# commutator subgroup eep!

• Apr 30th 2009, 05:03 PM
delilahjam
commutator subgroup eep!
here's the prob

Prove if K is a normal subgroup of a group G then $K'\trianglelefteq G$ where $K'=[K,K] =\langle [a, b]| a, b \in K\rangle$.

I have a theorem i feel like i should be able to use but i'm not sure how...this is it
Let $H\leq G$ and let $x, y\in G$ then $H\trianglelefteq G \iff [H,G]=\leq H$

and

if $G'\leq H$ then $H\trianglelefteq G$.

any ideas?
• Apr 30th 2009, 05:26 PM
ThePerfectHacker
Quote:

Originally Posted by delilahjam
here's the prob

Prove if K is a normal subgroup of a group G then $K'\trianglelefteq G$ where $K'=[K,K] =\langle [a, b]| a, b \in K\rangle$.
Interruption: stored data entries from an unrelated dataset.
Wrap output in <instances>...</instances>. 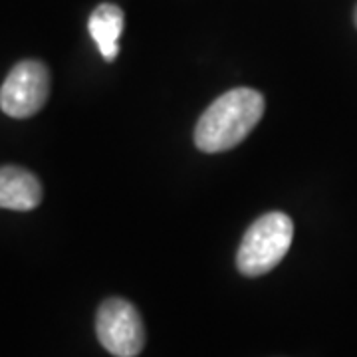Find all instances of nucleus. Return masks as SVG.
I'll return each mask as SVG.
<instances>
[{"label":"nucleus","mask_w":357,"mask_h":357,"mask_svg":"<svg viewBox=\"0 0 357 357\" xmlns=\"http://www.w3.org/2000/svg\"><path fill=\"white\" fill-rule=\"evenodd\" d=\"M123 24H126L123 10L112 2L100 4L89 16V34L98 44L100 54L105 62H114L119 54V38L123 32Z\"/></svg>","instance_id":"nucleus-6"},{"label":"nucleus","mask_w":357,"mask_h":357,"mask_svg":"<svg viewBox=\"0 0 357 357\" xmlns=\"http://www.w3.org/2000/svg\"><path fill=\"white\" fill-rule=\"evenodd\" d=\"M42 201L38 177L22 167H0V208L32 211Z\"/></svg>","instance_id":"nucleus-5"},{"label":"nucleus","mask_w":357,"mask_h":357,"mask_svg":"<svg viewBox=\"0 0 357 357\" xmlns=\"http://www.w3.org/2000/svg\"><path fill=\"white\" fill-rule=\"evenodd\" d=\"M264 114V98L250 88L222 93L201 115L195 129V143L204 153H222L236 147L256 128Z\"/></svg>","instance_id":"nucleus-1"},{"label":"nucleus","mask_w":357,"mask_h":357,"mask_svg":"<svg viewBox=\"0 0 357 357\" xmlns=\"http://www.w3.org/2000/svg\"><path fill=\"white\" fill-rule=\"evenodd\" d=\"M50 96V72L38 60L18 62L0 88V109L24 119L38 114Z\"/></svg>","instance_id":"nucleus-4"},{"label":"nucleus","mask_w":357,"mask_h":357,"mask_svg":"<svg viewBox=\"0 0 357 357\" xmlns=\"http://www.w3.org/2000/svg\"><path fill=\"white\" fill-rule=\"evenodd\" d=\"M100 344L115 357L139 356L145 345V328L139 312L121 298L105 300L96 316Z\"/></svg>","instance_id":"nucleus-3"},{"label":"nucleus","mask_w":357,"mask_h":357,"mask_svg":"<svg viewBox=\"0 0 357 357\" xmlns=\"http://www.w3.org/2000/svg\"><path fill=\"white\" fill-rule=\"evenodd\" d=\"M356 26H357V8H356Z\"/></svg>","instance_id":"nucleus-7"},{"label":"nucleus","mask_w":357,"mask_h":357,"mask_svg":"<svg viewBox=\"0 0 357 357\" xmlns=\"http://www.w3.org/2000/svg\"><path fill=\"white\" fill-rule=\"evenodd\" d=\"M294 236L292 218L284 213L272 211L260 217L246 230L243 243L236 252V268L244 276H262L290 250Z\"/></svg>","instance_id":"nucleus-2"}]
</instances>
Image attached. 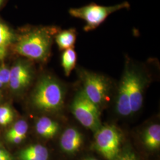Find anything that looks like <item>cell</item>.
Returning a JSON list of instances; mask_svg holds the SVG:
<instances>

I have a theorem i feel like i should be able to use but i'm not sure how...this is it
Let $H\leq G$ and let $x, y\in G$ then $H\trianglelefteq G \iff [H,G]=\leq H$

and

if $G'\leq H$ then $H\trianglelefteq G$.

any ideas?

I think that $g[a,b]g^{-1} = [gag^{-1},gbg^{-1}]$.
• Apr 30th 2009, 05:34 PM
delilahjam
Quote:

Originally Posted by ThePerfectHacker
I think that $g[a,b]g^{-1} = [gag^{-1},gbg^{-1}]$.

I agree, but I can't just take a single commutator. The elements of K' are of the form $[a_1,b_1]^{r_1}[a_2,b_2]^{r_2}\cdots[a_n,b_n]^{r_n}$ for some $r_1, r_2\cdots \in \mathbb{Z}$
• Apr 30th 2009, 05:51 PM
NonCommAlg
Quote:

Originally Posted by delilahjam
I agree, but I can't just take a single commutator. The elements of K' are of the form $[a_1,b_1]^{r_1}[a_2,b_2]^{r_2}\cdots[a_n,b_n]^{r_n}$ for some $r_1, r_2\cdots \in \mathbb{Z}$

it's a simple observation that if a subgroup $H$ of a group $G$ is generated by a set of elements, say $X,$ then $H$ is normal in $G$ if and only if $gxg^{-1} \in H,$ for all $g \in G, \ x \in X.$

the reason is that if $h \in H,$ then $h=x_1^{\pm 1} x_2^{\pm 1} \cdots x_n^{\pm 1},$ for some $x_i \in X.$ but then: $ghg^{-1}=(gx_1g^{-1})^{\pm 1}(gx_2 g^{-1})^{\pm 1} \cdots (gx_ng^{-1})^{\pm 1}.$ i think you see my point now!
• Apr 30th 2009, 07:58 PM
ziggychick
awesome thanks!
• Apr 30th 2009, 08:02 PM
delilahjam
actually thanks from me!

i guess we love mathhelpforum here so much we never sign out!